Dans le dossier Green Deal européen et numérique, l’Agence du Numérique a souligné l’importance pour la Wallonie d’exploiter le potentiel que représente la double transition numérique et écologique. Cette interdépendance s’impose comme un défi au profit de la création de valeur, de la diversité des emplois et de la prospérité économique des entreprises wallonnes.

Il ne faut cependant pas perdre de vue que le secteur du numérique est lui-même un grand consommateur d'énergie et de ressources naturelles.

Plus récemment, le Conseil de l’Union Européenne a formulé toute une série de conclusions à l’intention de la Commission européenne. Le Conseil définit le numérique comme un excellent levier pour accélérer la transition vers une économie circulaire, neutre pour le climat et plus résiliente.

En Wallonie, l'Agence du Numérique s'intéresse depuis plusieurs années à la problématique du numérique et de l'environnement. Diverses actions ont dès lors émergé comme la publication du mémorandum "Quelle société digitale pour demain ?", la participation au Think Tank #RESET, la représentation de la Wallonie dans les réflexions du CCPIE, la cartographie des acteurs actifs dans l'environnement et l'économie circulaire, la forte implication dans la stratégie Circular Wallonia, etc.

L’objectif étant de positionner le numérique comme un allié pour lutter contre le changement climatique et pour accélérer la transition écologique en Wallonie.
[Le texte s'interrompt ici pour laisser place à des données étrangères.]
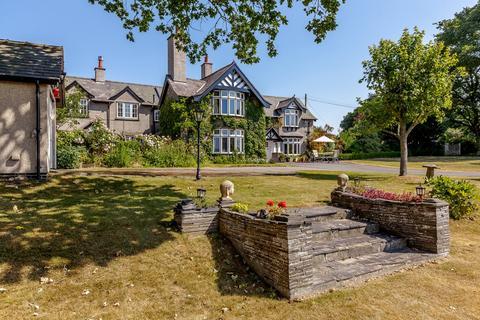 5 bedroom detached house for sale - Ffordd Ty Cerrig, Corwen, LL21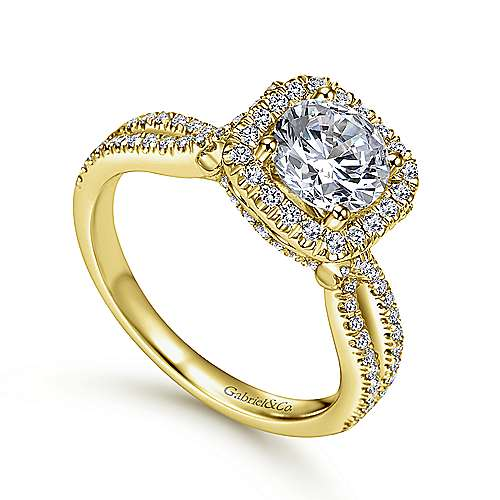 Sonya 14k Yellow Gold Round Halo Engagement Ring angle 3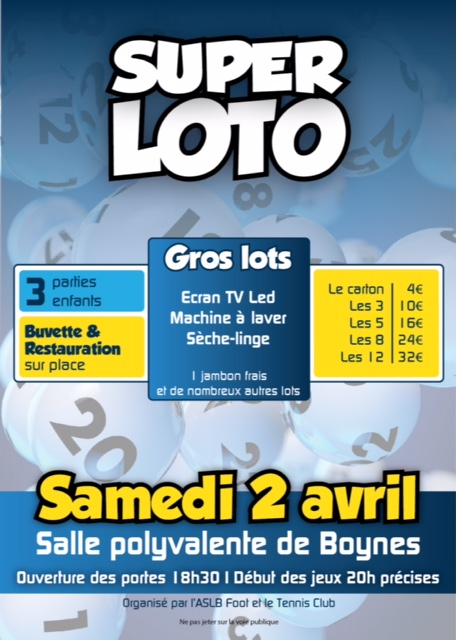 Super Loto foot/tennis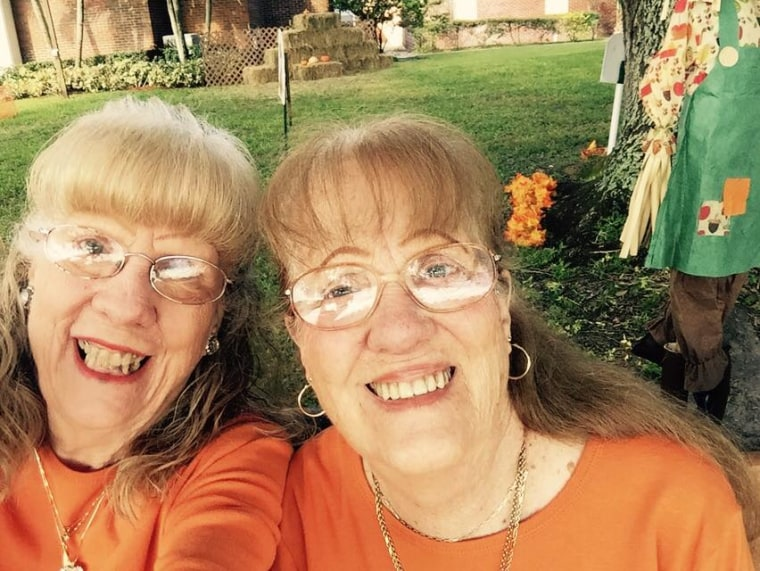 Twin power! 17 stories about the amazing bond between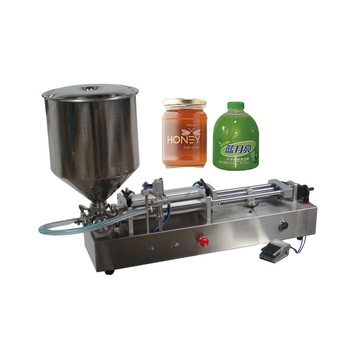 Semi-automatic horizontal sticky and thick liquid  filling machine with hopper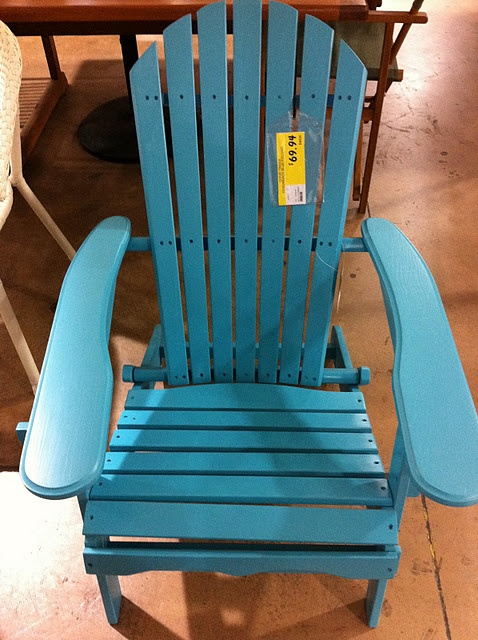 Cheap and Cheerful Bunnings 70 Outdoor chairs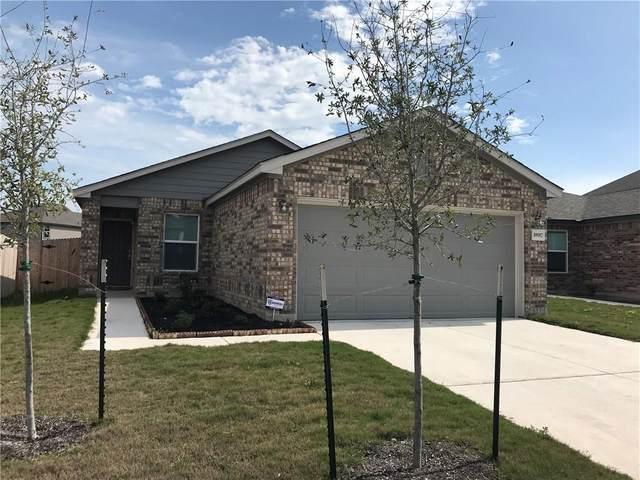 18917 James Carter Jr St, Manor, TX 78653 (#1473097) :: Zina & Co. Real Estate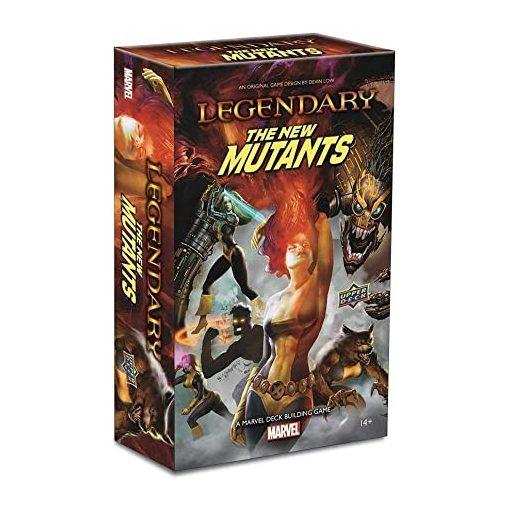 Legendary: New Mutants A Marvel Deck Building Game Exp.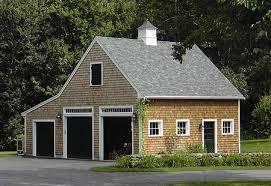 home design boston boston residential architect kitchen design home renovations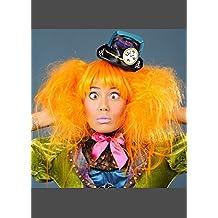 Mujeres lujo sombrerero loco naranja estilo peluca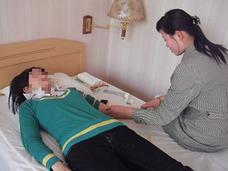 """死を覚悟するほどの腹痛を治した、北朝鮮""""奇跡の""""鍼治療「100本のぶっとい針が……」"""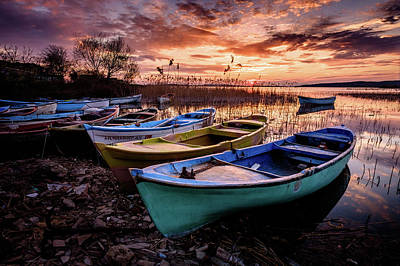 Photograph - Sunset by Okan YILMAZ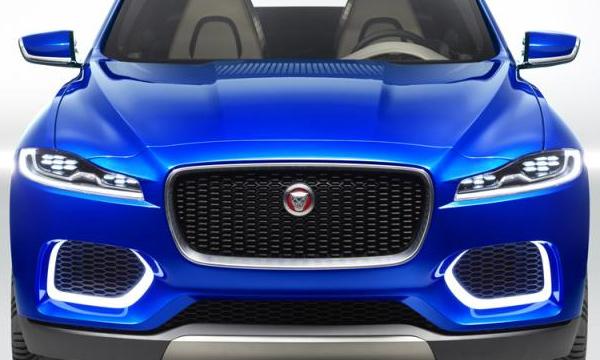 Опубликовано первое изображение концепта Jaguar C-X17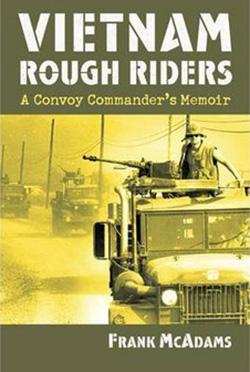 rough_riders.jpg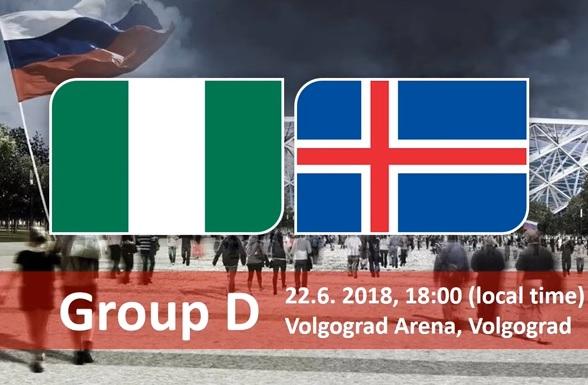 Wedden op Ijsland - Nigeria WK 2018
Un consortium d'experts pour la réalisation de l'étude


La réalisation de cette étude "numérique et environnement" permet d'effectuer un tour d'horizon de l'état de l'art et d'identifier les bonnes pratiques internationales pour inspirer la Wallonie dans les actions à mener.

Pour se faire, l'étude a réuni divers  experts autour d'un consortium (Climact, FACTOR-X, ICTEAM Electronic Circuits and Systems - UCLouvain, Laboratoire d'Etudes sur les Nouvelles formes de Travail, l'Innovation et le Changement - ULiège) et d'un comité consultatif (Institut Belge du Numérique Responsable, Cluster TWEED, SIRRIS).
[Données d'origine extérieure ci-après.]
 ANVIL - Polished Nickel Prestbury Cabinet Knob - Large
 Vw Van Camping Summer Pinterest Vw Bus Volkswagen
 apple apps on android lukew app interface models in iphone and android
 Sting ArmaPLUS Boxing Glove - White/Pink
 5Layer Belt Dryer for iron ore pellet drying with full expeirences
Près de 80 sources clés traitant des liens entre le numérique et l'environnement ont été analysées. Ces sources traitent essentiellement de l'impact des technologies numériques sur l'énergie, les gaz-à-effet de serre (GES), les déchets et les impacts environnementaux d'une manière générale.
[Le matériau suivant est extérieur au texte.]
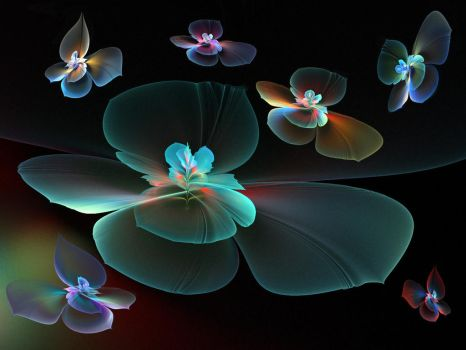 A collection of tropical butterflies. by Kondratij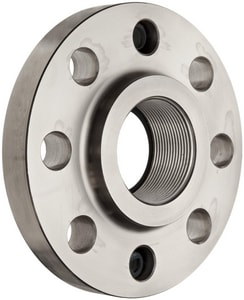 Threaded 150# 316L Stainless Steel Raised Face Flange IS6LRFTF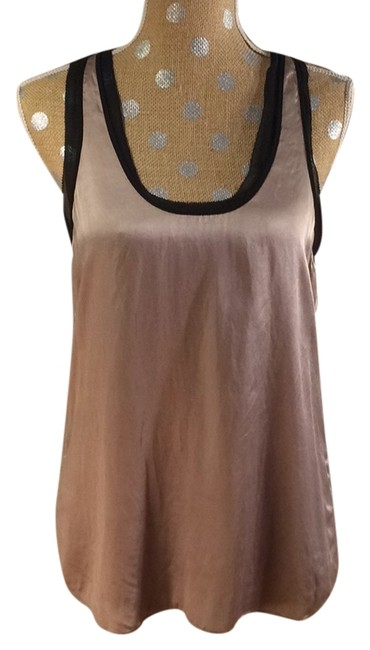 Preload https://item4.tradesy.com/images/banana-republic-silk-and-mesh-layered-flowy-tank-topcami-size-4-s-9945118-0-1.jpg?width=400&height=650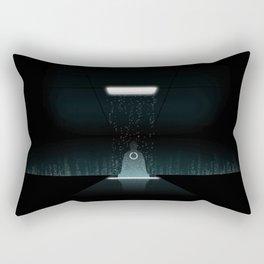 TRON ZEN Rectangular Pillow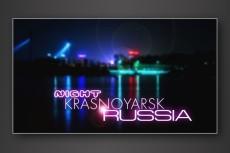 меню для кафе 5 - kwork.ru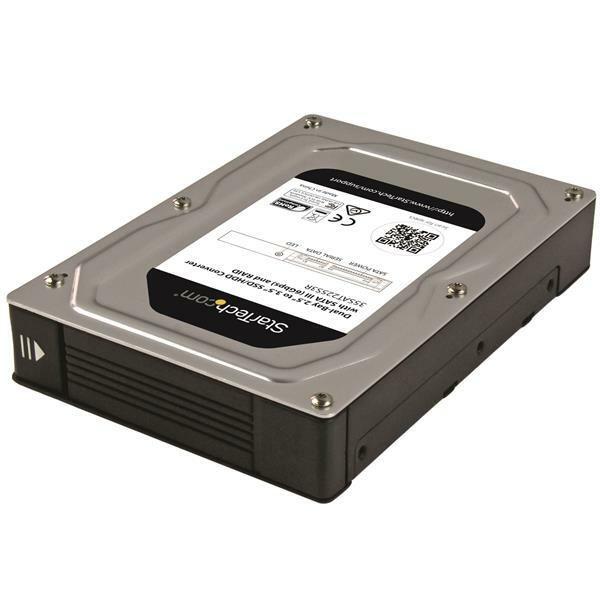 StarTech.com 2 x Total Bays DAS Storage System Internal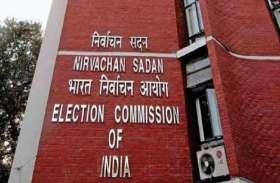 केेन्द्र सरकार ने जम्मू-कश्मीर में विधानसभा चुनाव की कवायद शुरू की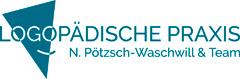 Logopädische Praxis N. Pötzsch-Waschwill & Team: Logo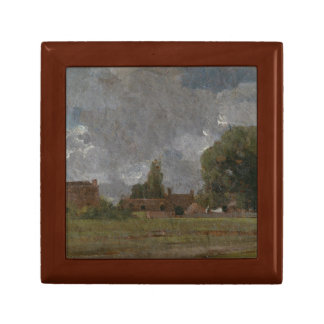 John Constable - Golding Constable's House Small Square Gift Box
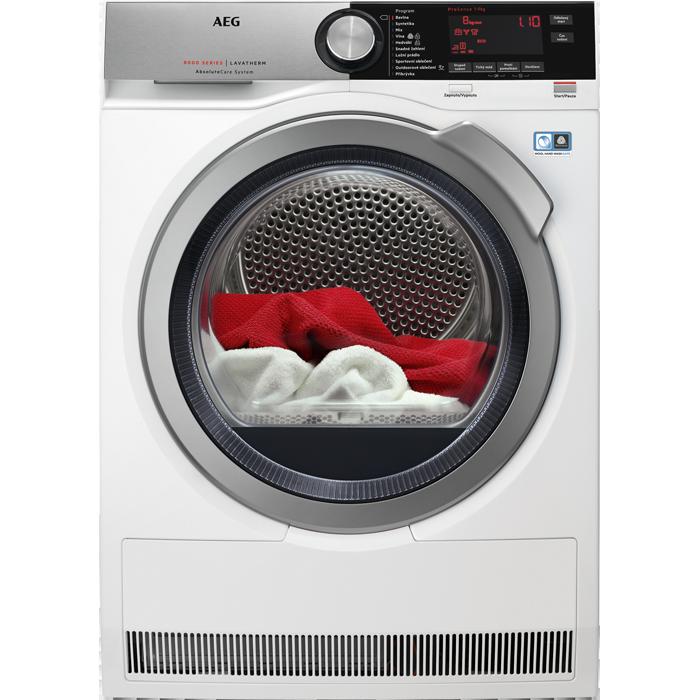 sušička prádla AEG T8DEC49SC + doprava a dárky zdarma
Etude Numérique et Environnement AdN Digital Wallonia. Types de sources et impacts couverts

Sur base de ces sources, 5 grands constats émergent :

  1. La prise en compte l'ensemble du cycle de vie des outils numériques.
  2. Les avancées numériques ne sont pas sans conséquence.
  3. Les avancées numériques offrent aussi de nombreuses opportunités.
  4. Attention aux effets rebonds.
  5. Les modes de comportement au centre de tout.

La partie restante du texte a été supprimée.